Cheat-Seeking Missles

Thursday, September 20, 2007

Dem Promises Vs. Fiscal Reality

It's pretty funny really.

When I clicked on the WashTimes story Democrats can't afford '08 promises, right next to it up popped an ad asking, "Do you know your credit score?" I may not know mine, but I know what the national credit score will be if the Dems get elected: Low and falling lower.

If you thought W was bad for never vetoing a spending bill, think of what will happen when the spending bills are dreamed up in the Oval Office.

All the major Dem Prez-seekers have big plans for spending their way into the White House, and all of them have a popular way to pay for them.

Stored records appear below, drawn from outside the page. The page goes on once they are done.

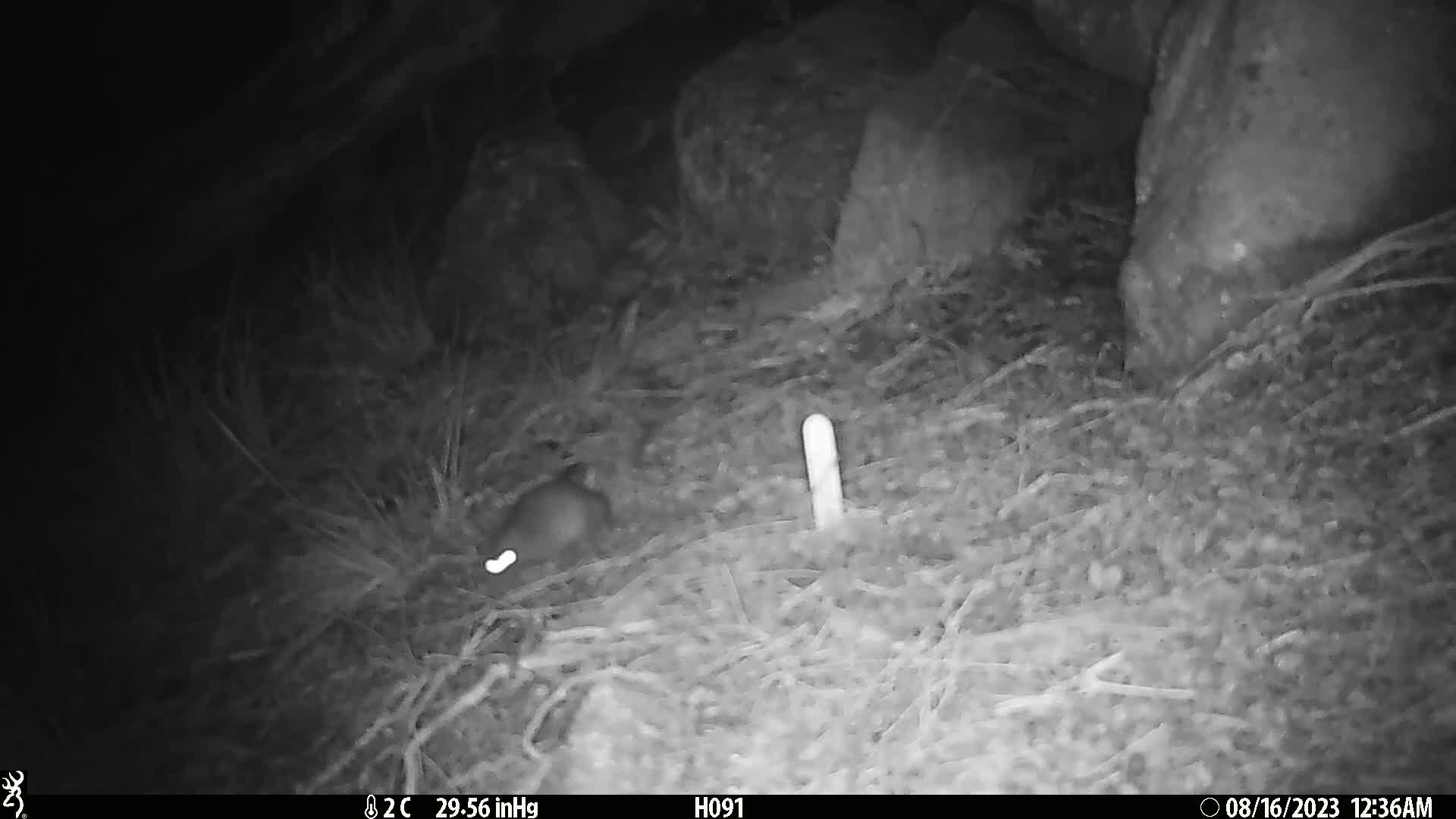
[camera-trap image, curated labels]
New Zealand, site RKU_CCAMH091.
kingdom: Animalia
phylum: Chordata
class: Mammalia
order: Rodentia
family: Muridae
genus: Rattus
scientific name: Rattus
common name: rat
Rat (Rattus).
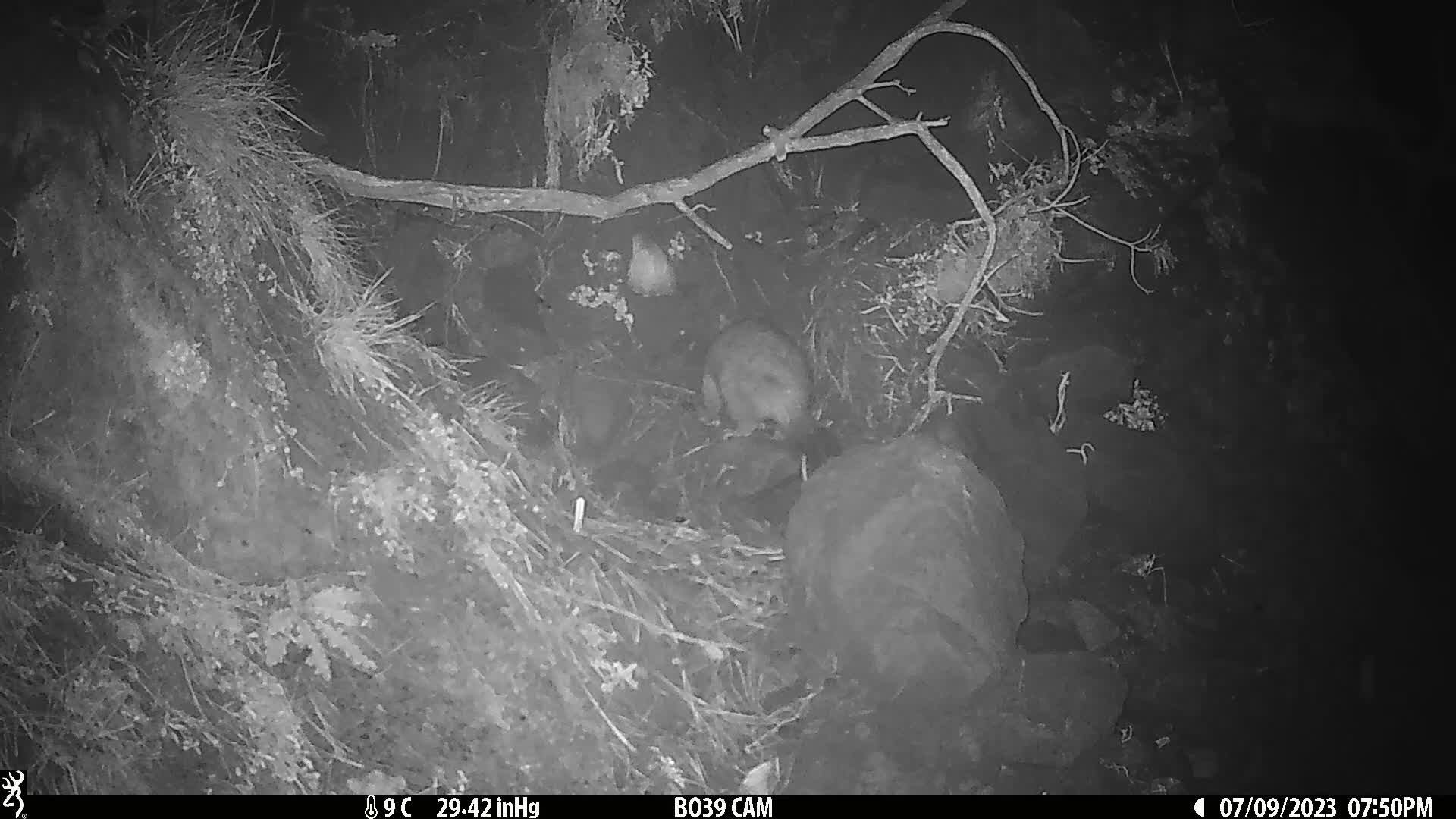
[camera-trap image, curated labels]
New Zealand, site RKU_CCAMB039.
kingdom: Animalia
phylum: Chordata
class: Mammalia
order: Diprotodontia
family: Phalangeridae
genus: Trichosurus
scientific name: Trichosurus vulpecula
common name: common brushtail possum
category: possum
Possum (common brushtail possum) (Trichosurus vulpecula).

I'll let the guy with the monster house in the Carolina woods and the bank account stuffed with other peoples' money stolen earned during his legal career speak for the nearly matched set:
"I've got a way to pay for it," [John Edwards] boasted at the Service Employees International Union conference this week. "Let's get rid of George Bush's tax cuts for people who make over $200,000 a year."
The trouble is, that won't generate nearly enough to pay for Edwards' $120 billion health care plan, or Hil's bundle of new plans estimated to cost $170 billion, or Obama's give-aways, which start with a $50 billion health care plan. (Obama does promise a balanced budget, but good luck doing it if the economy shrinks, as it probably will, following Dem tax hikes on business and the wealthy.)

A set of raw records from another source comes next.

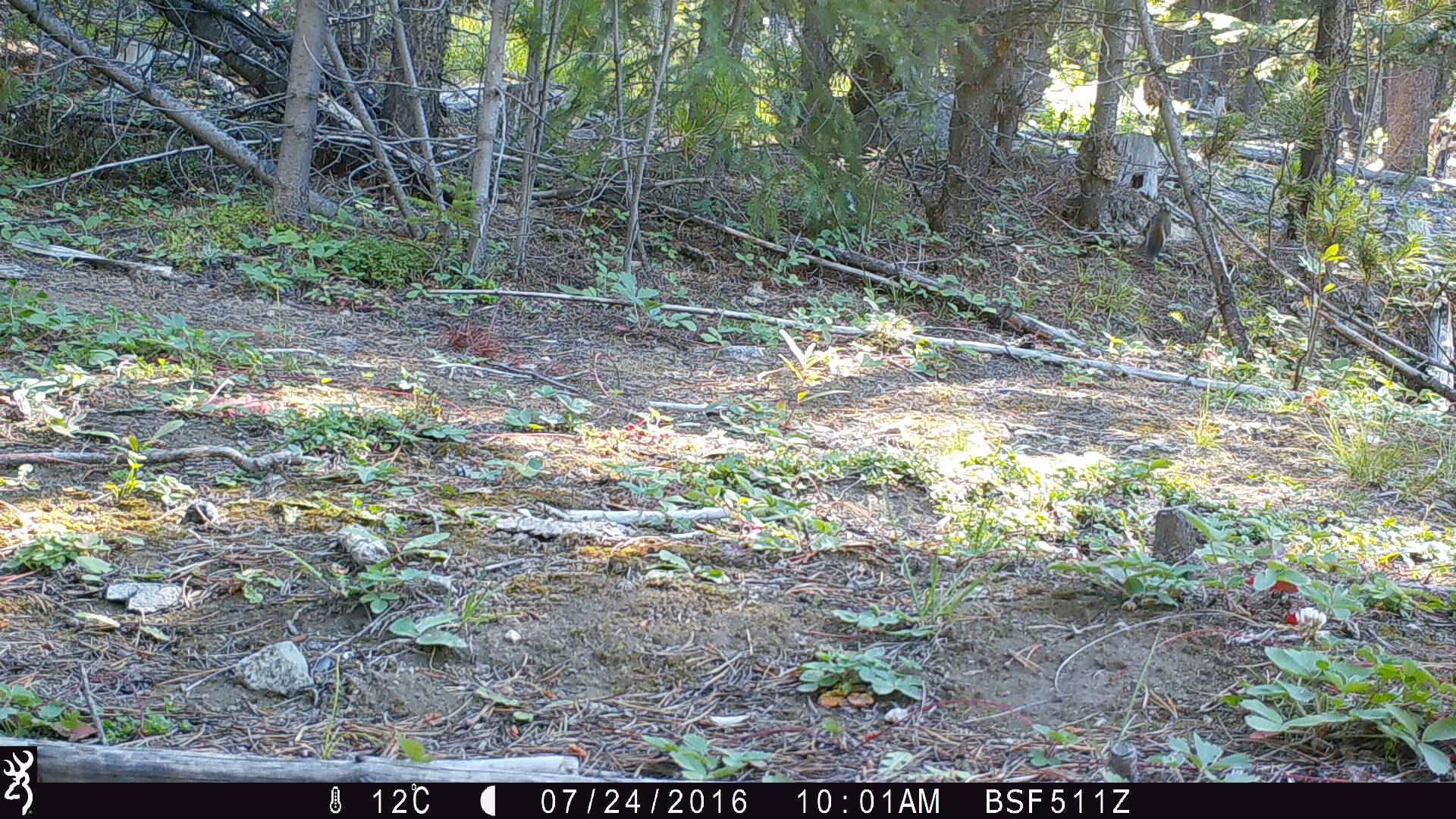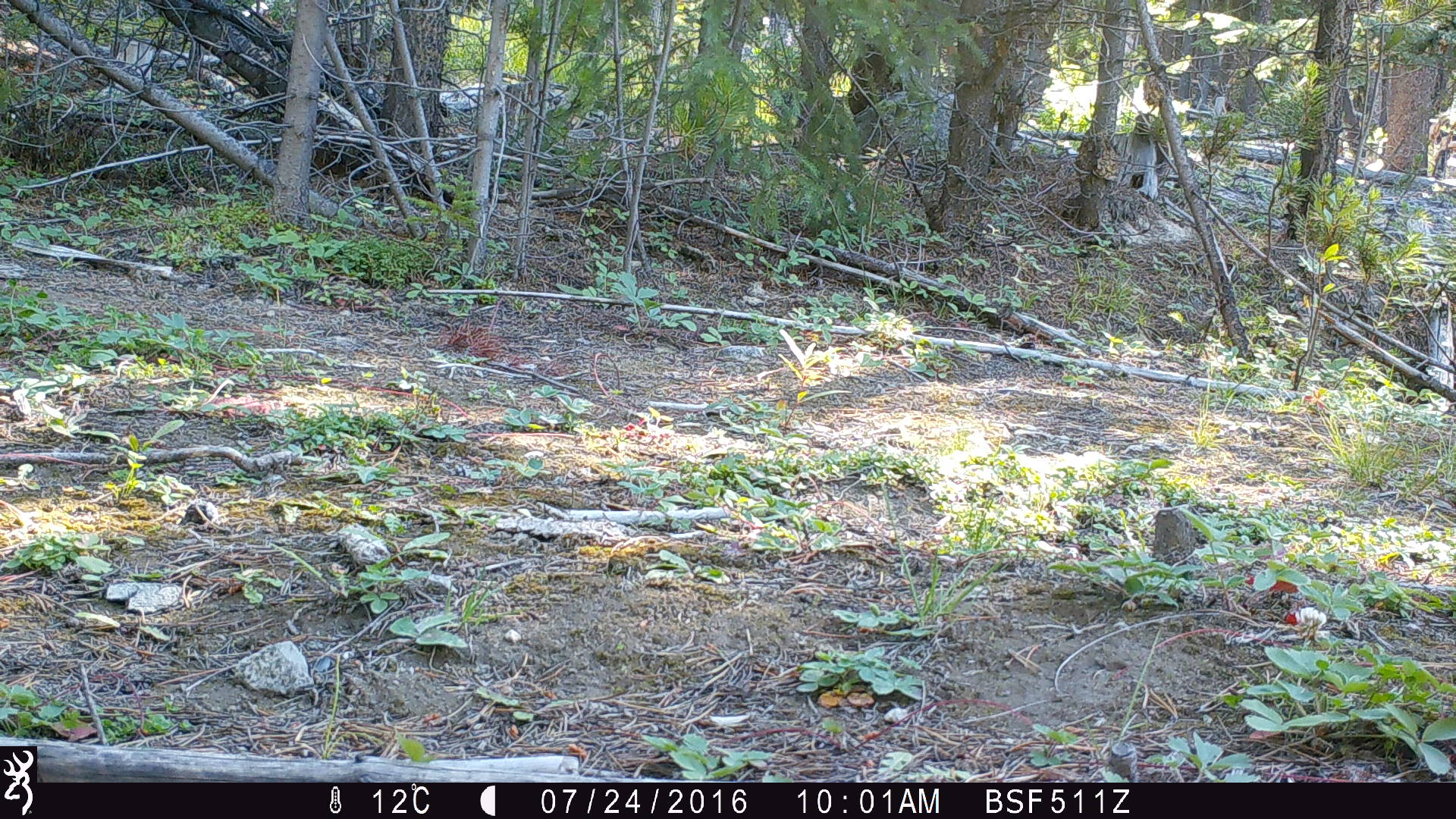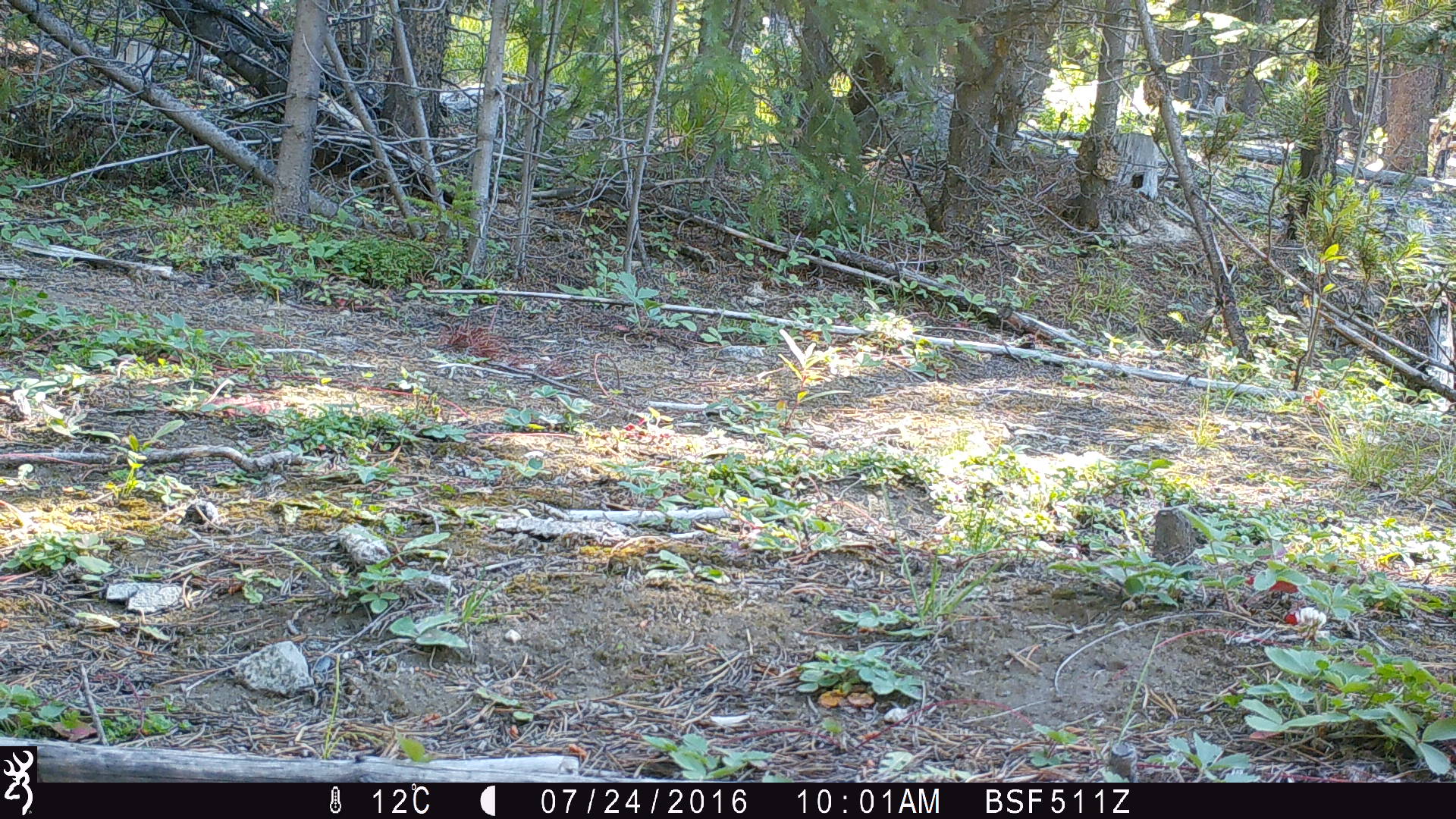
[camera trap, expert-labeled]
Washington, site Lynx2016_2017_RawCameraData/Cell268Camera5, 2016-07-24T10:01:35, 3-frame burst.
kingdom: Animalia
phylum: Chordata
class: Mammalia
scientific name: Mammalia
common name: small mammal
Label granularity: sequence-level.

One little thing Clintbamawards fails to point out is that the Bush cuts are due to expire in 2010 unless Congress extends them -- and the current Congress won't -- so it's hardly truthful for these wannabes to declare their tax cut-cutting ways to be leadership.

And then there's the balancing of the books to deal with. WashTimes pegs the immediate revenue gain from cutting the cuts at $55 billion -- a $55 billion that's being spent, re-spent and recycled by the Dem Prez-seekers, with Hil the money-blowing queen:

At a recent cancer forum, Mrs. Clinton said she would "double" the National Institute of Health's $28 billion budget and the National Cancer Institute's nearly $5 billion budget over 10 years. After the Minnesota bridge collapse last month, she proposed spending $1.5 billion per year for public transit and $10 billion over 10 years to redesign and reconstruct ailing bridges.

Her universal pre-kindergarten plan would cost $5 billion the first year and $10 billion after five years. She has proposed $1 billion to help at-risk mortgage borrowers avoid foreclosure. Smaller-ticket items range from $25 million for cancer-survivor groups to $36 million for school physical-education programs.

Faced with deficits and trying to at least put a happy face on their campaign promises, the successful Dem candidate will be forced to look elsewhere for money. Look for more taxes, more fees, big defense cuts, reductions in democracy-building foreign policies (which are far too threadbare already), other disastrous fiscal and foreign policies,and a rising deficit.

Don't trouble the Dem voters with such harsh realities. After all, they'll be able to feel good and self-righteous about pre-kindergarteners skipping off school for free, even if it means they've just nationalized a perfectly functioning service industry.